Perhaps US buyers will notice that over 80% of traffic is driver-only, that they can't afford that boat they 'might one day were going to tow', that gas prices have doubled in a matter of weeks before, that small tires cost less than larger tires etc.

With all the "$250,000 tax dollars subsidized each Volt sold" articles, GM's answer is clear.

Price the Volt at under $20,000 and see if it sells.

Even after tens of thousands of Volts sold at 20K, GM would still be ahead. Might even develop the scale to honestly make some money selling hybrids.

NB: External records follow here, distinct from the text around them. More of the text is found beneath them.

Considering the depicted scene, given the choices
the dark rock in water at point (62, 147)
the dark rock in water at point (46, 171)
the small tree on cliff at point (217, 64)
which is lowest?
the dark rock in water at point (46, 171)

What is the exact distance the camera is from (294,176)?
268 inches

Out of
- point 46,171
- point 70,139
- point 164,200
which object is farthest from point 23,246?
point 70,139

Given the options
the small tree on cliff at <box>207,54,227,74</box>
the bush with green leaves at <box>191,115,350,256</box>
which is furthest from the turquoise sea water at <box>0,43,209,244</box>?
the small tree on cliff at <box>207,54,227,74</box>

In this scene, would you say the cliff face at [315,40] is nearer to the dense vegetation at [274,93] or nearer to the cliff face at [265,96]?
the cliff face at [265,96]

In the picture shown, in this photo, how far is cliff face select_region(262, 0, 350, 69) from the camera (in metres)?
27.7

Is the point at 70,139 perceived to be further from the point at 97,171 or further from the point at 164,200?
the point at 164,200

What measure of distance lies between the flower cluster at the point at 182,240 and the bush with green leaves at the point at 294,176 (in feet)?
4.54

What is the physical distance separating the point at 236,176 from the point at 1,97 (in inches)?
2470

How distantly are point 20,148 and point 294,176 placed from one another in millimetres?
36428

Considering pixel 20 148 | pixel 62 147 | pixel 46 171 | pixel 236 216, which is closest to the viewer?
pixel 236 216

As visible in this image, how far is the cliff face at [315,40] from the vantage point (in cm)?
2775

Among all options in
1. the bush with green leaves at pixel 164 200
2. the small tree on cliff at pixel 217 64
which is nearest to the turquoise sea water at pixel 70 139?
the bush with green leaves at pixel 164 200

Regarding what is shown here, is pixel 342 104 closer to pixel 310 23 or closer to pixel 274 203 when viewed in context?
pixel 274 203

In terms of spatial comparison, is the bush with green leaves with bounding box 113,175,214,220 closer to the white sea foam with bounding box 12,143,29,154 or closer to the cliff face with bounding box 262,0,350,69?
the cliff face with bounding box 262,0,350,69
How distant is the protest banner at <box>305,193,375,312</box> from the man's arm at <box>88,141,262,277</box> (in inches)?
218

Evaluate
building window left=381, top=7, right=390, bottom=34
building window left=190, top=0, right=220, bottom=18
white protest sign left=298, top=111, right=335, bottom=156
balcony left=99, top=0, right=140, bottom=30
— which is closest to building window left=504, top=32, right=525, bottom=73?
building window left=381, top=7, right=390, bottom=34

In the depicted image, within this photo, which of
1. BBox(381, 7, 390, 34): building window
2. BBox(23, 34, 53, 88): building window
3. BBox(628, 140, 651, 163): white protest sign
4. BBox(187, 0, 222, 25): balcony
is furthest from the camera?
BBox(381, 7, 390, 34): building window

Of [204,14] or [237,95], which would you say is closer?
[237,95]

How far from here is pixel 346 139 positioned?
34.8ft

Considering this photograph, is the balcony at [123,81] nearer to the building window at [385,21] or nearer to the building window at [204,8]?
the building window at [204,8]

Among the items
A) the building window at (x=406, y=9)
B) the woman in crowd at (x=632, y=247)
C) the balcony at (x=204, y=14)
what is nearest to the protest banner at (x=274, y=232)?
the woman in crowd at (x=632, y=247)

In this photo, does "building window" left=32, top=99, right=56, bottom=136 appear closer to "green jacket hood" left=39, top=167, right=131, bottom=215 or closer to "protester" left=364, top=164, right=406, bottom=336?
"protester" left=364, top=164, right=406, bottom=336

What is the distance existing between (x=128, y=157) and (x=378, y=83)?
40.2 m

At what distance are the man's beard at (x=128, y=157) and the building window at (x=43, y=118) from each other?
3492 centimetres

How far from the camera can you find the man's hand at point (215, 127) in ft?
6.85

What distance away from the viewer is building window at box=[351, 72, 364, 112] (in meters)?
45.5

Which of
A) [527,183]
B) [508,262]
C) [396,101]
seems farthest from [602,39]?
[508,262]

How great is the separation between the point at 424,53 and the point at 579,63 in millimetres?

Toyota sold their early Prius at a loss and it worked out.

SJC

I think that they sell every Volt they make at the present price, so I would not expect a price reduction soon. Lutz kept saying Toyota was losing money on every Prius they sold and the hybrids were just a fad. Several years later when they were selling like crazy, GM decided to take a look at a design like the Volt.

GM had the idea in 1999 with the PNGV program car designs. They said that they would be too expensive and no one would buy them. That same year the Prius came out selling in the low 20 thousand range and all GM could say was that Toyota was losing money on every car they sold.

Perhaps GM should have asked themselves how they could make a hybrid for a good price, even if they did not make much on each car sold. They were so used to making large profit margins on trucks and SUVs that it took $4 gasoline and going broke to make them reconsider.

kelly

Media report reports only 7600 of a 1st year 10,000 Volt sales guess-timate and dealerships not taking their allotments.

That ain't selling every Volt they make at the present price, unless it's another GM EV1-style electric vehicle sales program.

Some say of whoever killed the electric car - an ex-con's an ex-con..

SJC

Post some supporting links and you might have more credibility. Opinion without supporting factual evidence is just opinion.

kelly

http://news.cnet.com/8301-11386_3-57370232-76/chevy-volt-sales-take-a-hit/
http://www.technologyreview.com/blog/energy/27547/
http://evworld.com/news.cfm?newsid=27289 http://gm-volt.com/2012/01/10/gm-says-it-if-necessary-it-will-cut-volt-production/
..my cred, no problem..
volt allotments
Search About 2,050,000 results (0.27 seconds)

kelly

Of course, whoever killed the electric car and such is an unknown http://en.wikipedia.org/wiki/General_Motors_streetcar_conspiracy
http://www.ev1.org/ http://www.evworld.com/article.cfm?storyid=875 http://en.wikipedia.org/wiki/Patent_encumbrance_of_large_automotive_NiMH_batteries

SJC

Your point seems to be if they reduced the price they would sell more. Do you have any evidence to support that?

kelly

The study of Economics.

SJC

You need to show us the price/demand curves and where you get that data.

SJC

IF they make 20,000 units per year and sell them at $20,000 each and LOSE $10,000 per unit, I do not think that their shareholders would be very happy and want them to continue doing that.

kelly

SJC, if you believe reducing the price of a product does not increase it's unit sales, that's your problem alone.

The comments to this entry are closed.